Connecting London, the West Midlands, north west England, and Scotland, the route is the busiest mixed-use railway in Europe. Shoveller was speaking as the new reduced timetable was brought in today, offering scope for increased volumes of freight.

Network Rail is heavily involved in the reshaped railway landscape, and has identified the West Coast Main Line as a top priority

“We are planning carefully and supporting our railway colleagues, especially those in critical frontline roles, as we all work together to support Britain in its hour of need,” he said. “The West Coast main line is the Backbone of Britain. We must keep it open to ensure vital supplies and key workers get where they are needed. I would like to publicly thank all Network Rail staff and wider rail industry colleagues for the hard work you are each putting in to keep the railway open at this hugely challenging time”.

Devolved governments agree

The raft of emergency measures, announced early on Monday morning, puts all passenger franchises on hold, with operating companies put on to a management fee basis, similar to those already in place on the East Coast Main Line and Northern franchise networks. This is, in effect, a nationalisation of the bulk of the UK railway business.

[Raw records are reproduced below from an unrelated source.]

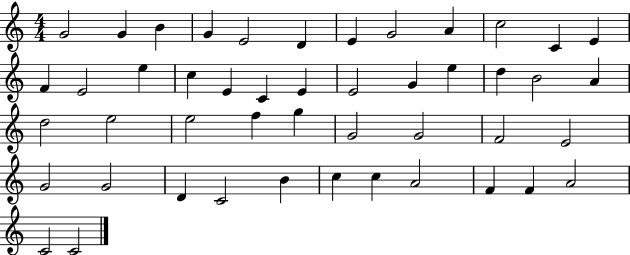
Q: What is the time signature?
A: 4/4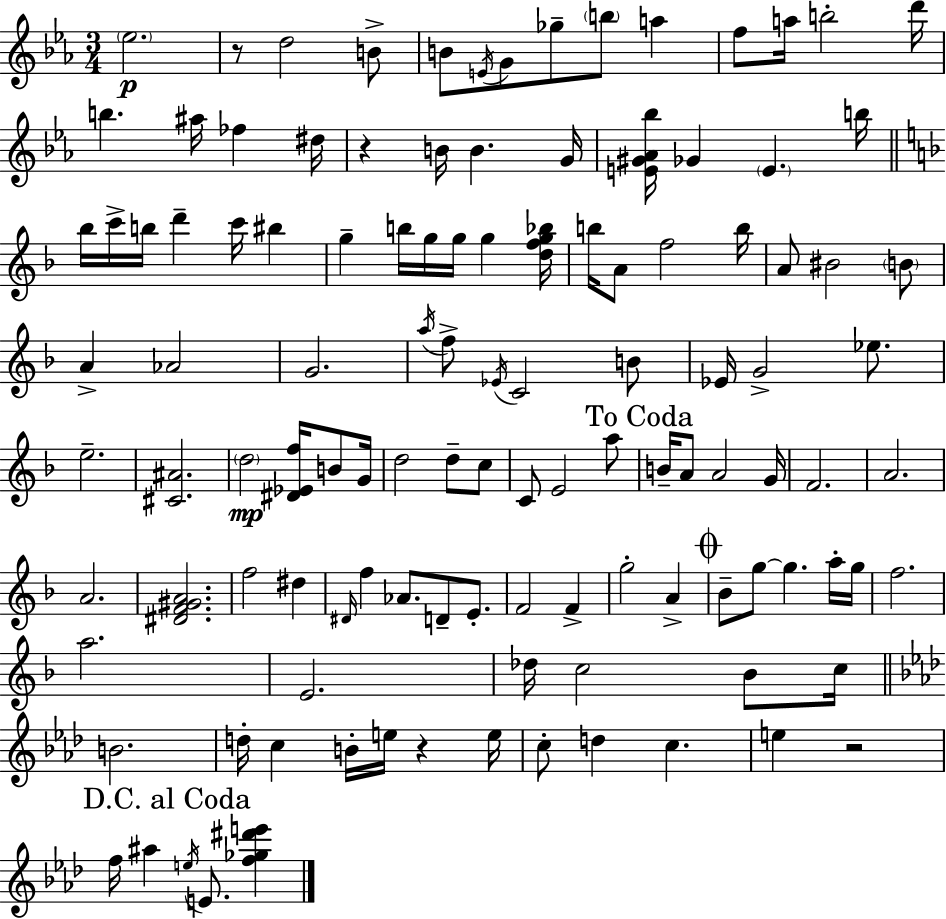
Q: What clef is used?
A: treble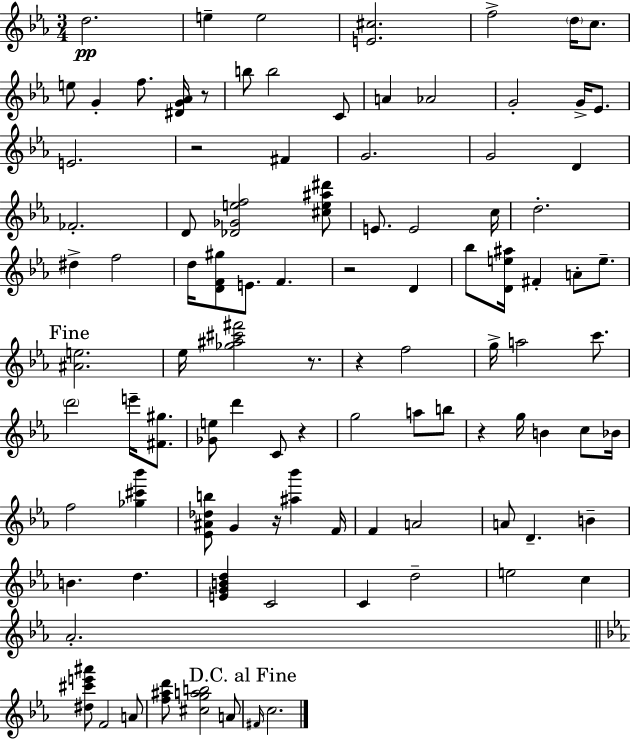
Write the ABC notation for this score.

X:1
T:Untitled
M:3/4
L:1/4
K:Eb
d2 e e2 [E^c]2 f2 d/4 c/2 e/2 G f/2 [^DG_A]/4 z/2 b/2 b2 C/2 A _A2 G2 G/4 _E/2 E2 z2 ^F G2 G2 D _F2 D/2 [_D_Gef]2 [^ce^a^d']/2 E/2 E2 c/4 d2 ^d f2 d/4 [DF^g]/2 E/2 F z2 D _b/2 [De^a]/4 ^F A/2 e/2 [^Ae]2 _e/4 [_g^a^c'^f']2 z/2 z f2 g/4 a2 c'/2 d'2 e'/4 [^F^g]/2 [_Ge]/2 d' C/2 z g2 a/2 b/2 z g/4 B c/2 _B/4 f2 [_g^c'_b'] [_E^A_db]/2 G z/4 [^a_b'] F/4 F A2 A/2 D B B d [EGBd] C2 C d2 e2 c _A2 [^d^c'e'^a']/2 F2 A/2 [f^ad']/2 [^cgab]2 A/2 ^F/4 c2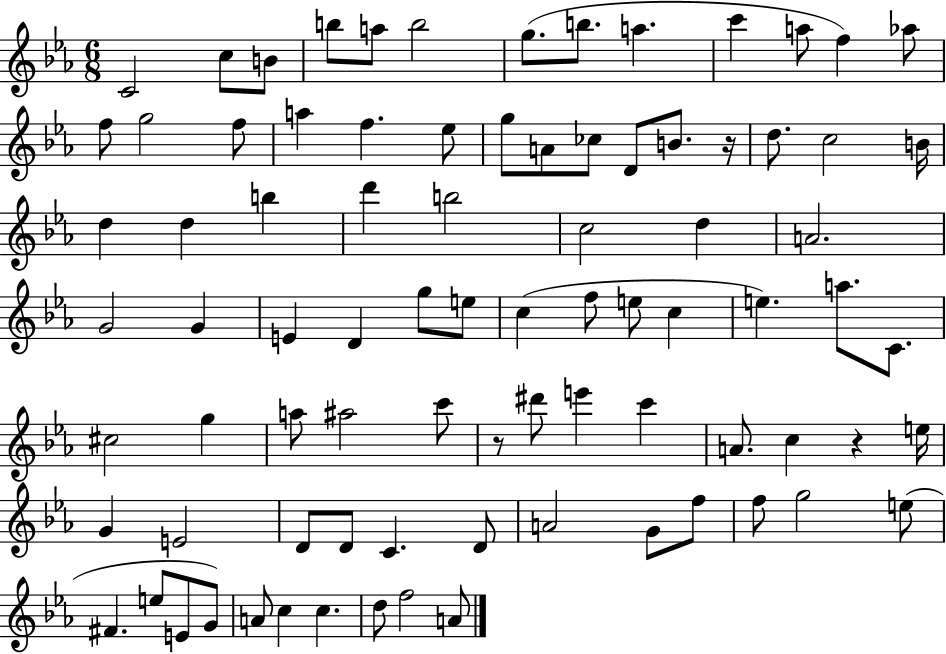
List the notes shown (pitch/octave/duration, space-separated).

C4/h C5/e B4/e B5/e A5/e B5/h G5/e. B5/e. A5/q. C6/q A5/e F5/q Ab5/e F5/e G5/h F5/e A5/q F5/q. Eb5/e G5/e A4/e CES5/e D4/e B4/e. R/s D5/e. C5/h B4/s D5/q D5/q B5/q D6/q B5/h C5/h D5/q A4/h. G4/h G4/q E4/q D4/q G5/e E5/e C5/q F5/e E5/e C5/q E5/q. A5/e. C4/e. C#5/h G5/q A5/e A#5/h C6/e R/e D#6/e E6/q C6/q A4/e. C5/q R/q E5/s G4/q E4/h D4/e D4/e C4/q. D4/e A4/h G4/e F5/e F5/e G5/h E5/e F#4/q. E5/e E4/e G4/e A4/e C5/q C5/q. D5/e F5/h A4/e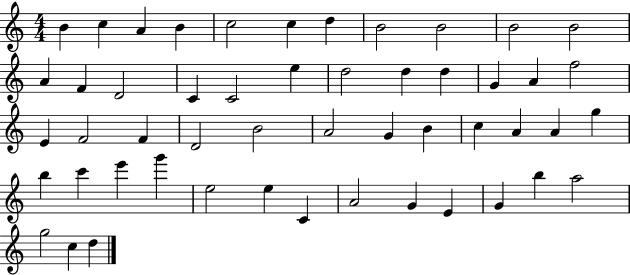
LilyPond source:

{
  \clef treble
  \numericTimeSignature
  \time 4/4
  \key c \major
  b'4 c''4 a'4 b'4 | c''2 c''4 d''4 | b'2 b'2 | b'2 b'2 | \break a'4 f'4 d'2 | c'4 c'2 e''4 | d''2 d''4 d''4 | g'4 a'4 f''2 | \break e'4 f'2 f'4 | d'2 b'2 | a'2 g'4 b'4 | c''4 a'4 a'4 g''4 | \break b''4 c'''4 e'''4 g'''4 | e''2 e''4 c'4 | a'2 g'4 e'4 | g'4 b''4 a''2 | \break g''2 c''4 d''4 | \bar "|."
}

Rail transport administration is a devolved power in the UK, and the directive required the cooperation of national governments around the UK. Scottish Transport Secretary Michael Matheson said they had discussed the implementation with rail industry partners. “We know that rail provides an important service in moving passengers and goods around the country”, he said. 

Medicines around the country

Speaking further on operations in Scotland, which are mirrored in England and Wales, Matheson outlined what he expected the measures to achieve. “Moving to a reduced timetable will enable freight to be prioritised so goods and emergency supplies such as medicines can be moved around the country”, he said. “Constructive dialogue has been held with rail unions with discussion focused on protecting rail staff, while they make a significant contribution to keeping passengers and goods moving as much as possible in these challenging circumstances”.

Michael Matheson, Scottish Government Transport Secretary is in agreement with his Welsh and English counterparts over the measures announced today to radically manage the rail network

Six months at least

Since the coronavirus outbreak, passenger numbers in the UK have fallen by over 70 per cent. Freight however has been buoyant, albeit  affected temporarily by a reduction in maritime traffic, due to delayed or cancelled sailings of intermodal container ships.

The emergency measures will be in place for at least six months, adds the UK government. Rail freight operations have been classified as key to the preservation of the national economy. Staff have been given designated key worker status. It seems that status is even more crucial from today.     

Author: Simon Walton

Simon Walton is RailFreight's UK correspondent.